- **SOURCE**
•••••
The blast felt like a furnace. Opening the door to greenhouse number seven, I could not believe I was going to walk into that atmosphere. The blazing dry heat confronting me was easily 120 degrees. A couple of shoppers came into the nursery looking for a peanut cactus, and earlier in the cool of the morning. I had spotted a flat blooming in number seven. Walking over to the third bay, I picked up a tiny cactus covered in hot pink blooms and quickly made my escape to the balmy 100 degree temperature found in retail. I hoped my customers were going to love this little beauty.
As they finished making their purchases, my co-worker asked them, “May I interest you in a bottle of ice-water?” Flushed and dripping in sweat they said, “Yes! Oh, that would be wonderful.” Whenever the temperatures started soaring, we were quick to push complimentary cold water because fainting into some thorny plant was just not a good business plan.
I loved everything about my job at the cactus nursery. I was born and raised in Arizona, but in serving my customers I found myself falling in love with the beauty of the desert in sweet new ways. I loved the lessons I was learning about growing drought tolerant plants. I love the camaraderie I experienced with my co-workers as we physically labored together. I loved the ice cream bars my boss stuffed in the freezer for a quick cool down delight. I loved it that someone was paying me to lose weight and I loved it that I was sleeping soundly after a day of physical exercise. But this was not the job I had dreamed of or the job I had trained for.
For thirteen years, I had planned my reentry into the work force by commuting from Tucson to Phoenix to pursue a master of theology degree. It usually doesn’t take that long to finish a seminary degree, but my schooling was often interrupted by the needs of my family. Praying out loud to stay awake on these late night drives, I would joyfully release my future ministry to God.
You can imagine my disappointment and confusion when I was the only person in my graduating class who did not get a job after seminary. Even the other women in my class found ministry positions. I thought I was doing what God had called me to do. And, while in the past I could have been nominated for volunteer of the year, I now needed to work. My husband and I had two children in college and I deeply desired to use my new education to help pay our bills.
•••••
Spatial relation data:
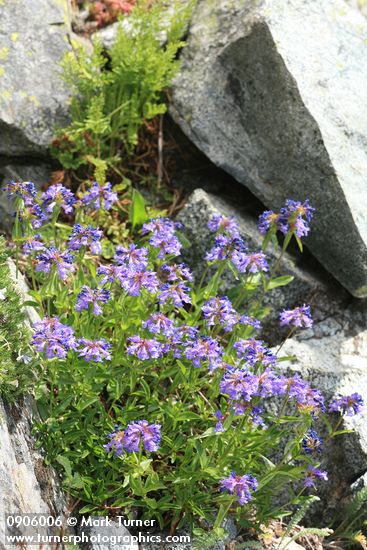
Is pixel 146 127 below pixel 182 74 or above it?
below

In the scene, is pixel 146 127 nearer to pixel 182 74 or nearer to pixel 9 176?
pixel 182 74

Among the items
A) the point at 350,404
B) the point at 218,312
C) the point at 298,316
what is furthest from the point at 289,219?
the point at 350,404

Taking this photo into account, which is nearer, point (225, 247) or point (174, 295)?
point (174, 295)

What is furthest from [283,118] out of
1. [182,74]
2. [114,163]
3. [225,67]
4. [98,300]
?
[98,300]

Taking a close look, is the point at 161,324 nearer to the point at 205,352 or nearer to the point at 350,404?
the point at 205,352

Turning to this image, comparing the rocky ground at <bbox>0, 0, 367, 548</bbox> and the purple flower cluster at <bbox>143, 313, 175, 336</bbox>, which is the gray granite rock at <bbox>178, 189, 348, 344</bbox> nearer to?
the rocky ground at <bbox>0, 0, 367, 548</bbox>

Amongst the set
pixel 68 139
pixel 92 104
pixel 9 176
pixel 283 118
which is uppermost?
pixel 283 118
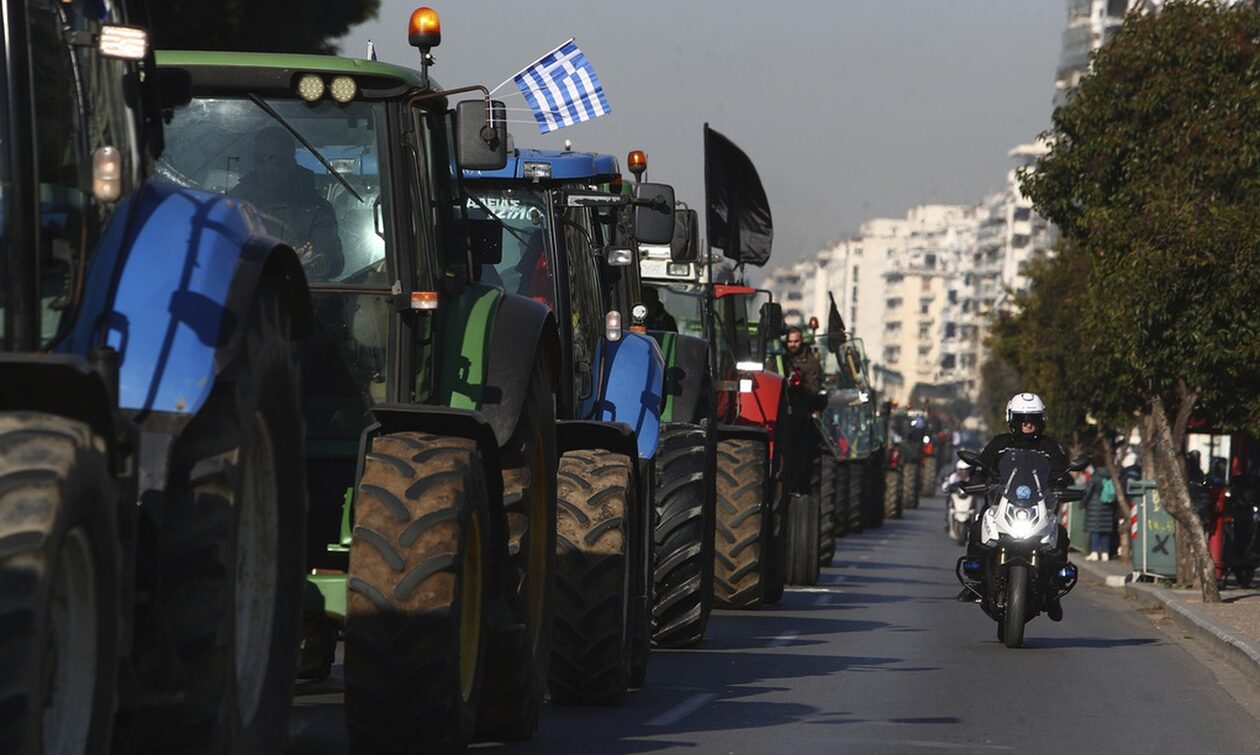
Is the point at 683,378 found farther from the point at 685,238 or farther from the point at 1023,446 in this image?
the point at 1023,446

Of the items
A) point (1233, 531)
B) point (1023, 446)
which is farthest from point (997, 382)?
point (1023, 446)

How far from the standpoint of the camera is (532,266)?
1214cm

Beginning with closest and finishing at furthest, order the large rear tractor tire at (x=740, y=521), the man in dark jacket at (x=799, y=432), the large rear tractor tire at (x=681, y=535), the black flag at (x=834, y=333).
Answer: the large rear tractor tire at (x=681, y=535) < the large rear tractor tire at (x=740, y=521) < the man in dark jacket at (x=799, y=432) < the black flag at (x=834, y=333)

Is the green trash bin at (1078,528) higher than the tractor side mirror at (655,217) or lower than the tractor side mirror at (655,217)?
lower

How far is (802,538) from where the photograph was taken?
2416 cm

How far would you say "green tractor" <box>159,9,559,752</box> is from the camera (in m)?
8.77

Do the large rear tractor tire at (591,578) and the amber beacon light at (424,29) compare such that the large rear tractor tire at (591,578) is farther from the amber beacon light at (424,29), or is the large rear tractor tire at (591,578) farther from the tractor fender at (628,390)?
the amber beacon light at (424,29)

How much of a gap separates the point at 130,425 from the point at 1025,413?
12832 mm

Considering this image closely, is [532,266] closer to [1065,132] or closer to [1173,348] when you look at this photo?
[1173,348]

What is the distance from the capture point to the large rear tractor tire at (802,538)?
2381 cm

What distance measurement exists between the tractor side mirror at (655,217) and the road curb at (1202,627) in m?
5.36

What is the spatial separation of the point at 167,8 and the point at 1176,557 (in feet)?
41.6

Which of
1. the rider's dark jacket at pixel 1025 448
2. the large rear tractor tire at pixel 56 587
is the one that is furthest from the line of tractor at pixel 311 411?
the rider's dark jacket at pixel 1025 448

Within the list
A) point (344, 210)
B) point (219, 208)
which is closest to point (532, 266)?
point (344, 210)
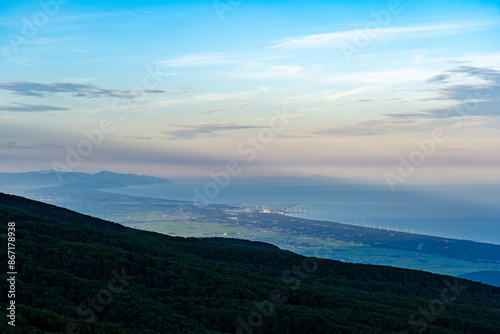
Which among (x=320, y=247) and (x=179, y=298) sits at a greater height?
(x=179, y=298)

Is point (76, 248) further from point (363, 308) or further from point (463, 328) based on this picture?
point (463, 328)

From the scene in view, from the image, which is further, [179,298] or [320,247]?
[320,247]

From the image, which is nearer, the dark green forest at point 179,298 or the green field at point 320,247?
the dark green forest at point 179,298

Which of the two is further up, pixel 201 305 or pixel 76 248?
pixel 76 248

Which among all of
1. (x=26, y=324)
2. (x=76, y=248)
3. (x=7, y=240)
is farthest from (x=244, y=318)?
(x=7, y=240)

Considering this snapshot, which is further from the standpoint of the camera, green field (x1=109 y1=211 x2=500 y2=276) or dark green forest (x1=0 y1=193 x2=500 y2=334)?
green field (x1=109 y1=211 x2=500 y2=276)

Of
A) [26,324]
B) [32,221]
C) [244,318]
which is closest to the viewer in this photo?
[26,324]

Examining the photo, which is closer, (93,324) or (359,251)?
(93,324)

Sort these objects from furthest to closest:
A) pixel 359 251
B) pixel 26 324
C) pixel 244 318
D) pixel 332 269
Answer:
•••••
- **REQUIREMENT A**
Retype the passage of the cactus nursery essay from "For thirteen years, I" up to and including "pay our bills.".
- **REQUIREMENT B**
Pick up the cactus nursery essay after its last sentence and keep writing it.
The records can be set aside; nothing here requires them.

- **EXPECTED ANSWER A**
For thirteen years, I had planned my reentry into the work force by commuting from Tucson to Phoenix to pursue a master of theology degree. It usually doesn’t take that long to finish a seminary degree, but my schooling was often interrupted by the needs of my family. Praying out loud to stay awake on these late night drives, I would joyfully release my future ministry to God.
You can imagine my disappointment and confusion when I was the only person in my graduating class who did not get a job after seminary. Even the other women in my class found ministry positions. I thought I was doing what God had called me to do. And, while in the past I could have been nominated for volunteer of the year, I now needed to work. My husband and I had two children in college and I deeply desired to use my new education to help pay our bills.

- **EXPECTED ANSWER B**
If you had told me that God had planned next for me after graduation was to work at a cactus nursery, I would have never believed you. Sometimes, I find it is easier to obey God when I don’t know the future. Surprisingly, though, working at the nursery became a real blessing to me. It wasn’t long before I began to sense my time among the cacti was more than a job to help me pay my bills. It was an extension of my seminary training.
Bible verses that talked about living “in a dry and weary land where there is no water” began to jump off the pages at me. I knew from my schooling Israel’s topography was similar to the state of Arizona, but laboring in this dry heat was highlighting spiritual truths from a fresh perspective. One of those passages I fell in love with was Isaiah 35. Reading about a physical desert coming into bloom made me ponder what it would look like if my personal spiritual desert came into bloom.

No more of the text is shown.